The Multidisciplinary Model: A Trend That Can’t Be Ignored

This past year was an eye-opening one for me, especially from an international perspective. It all started with the World Federation of Chiropractic’s biennial congress in Rio de Janeiro, Brazil, in April 2011.

More than 1,000 enthusiastic attendees participated, and what particularly impressed me was the representation from the World Congress of Chiropractic Students.

Students from all over the world traveled to the congress, led by WCCS President Dr. Stanton Hom from California. Dr. Hom is a West Point graduate and completed his chiropractic studies at the Southern California University for Health Sciences. His natural leadership skills helped bring a large body of energetic chiropractic students together, all of whom were hungry to learn about chiropractic and other health care disciplines that complement it.

Their energy was contagious. Sometimes I meet people who seem to have forgotten their passion for chiropractic, so I enjoyed meeting students from every corner of the world whose hearts are still full of love for the profession.
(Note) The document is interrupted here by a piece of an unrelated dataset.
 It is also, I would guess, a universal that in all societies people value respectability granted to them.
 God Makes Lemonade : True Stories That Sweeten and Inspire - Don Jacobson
In October, I returned to Brazil to host a seminar in Sao Paulo at the Universidade Anhembi Morumbi, part of Laureate International Universities, a vast network of colleges with campuses in more than 70 locations around the world. The Sao Paulo location features a multidisciplinary health care facility that includes chiropractic, medicine, physical therapy, massage therapy, and other services. The facility itself has 47 treatment rooms, and all the disciplines collaborate with one another in their studies and in their delivery of care.

The common thread in my conversations with students at each of these stops was this: The multidisciplinary model of both learning and treating patients that I observed in Sao Paulo is spreading like wildfire around the world. Practitioners are accepting the model as an effective way to improve their own skills and to enhance the patient experience by creating a one-stop destination to manage all patient health concerns. International students are being exposed to this model without awareness of how things might have worked historically, which is accelerating its integration into the health care landscape.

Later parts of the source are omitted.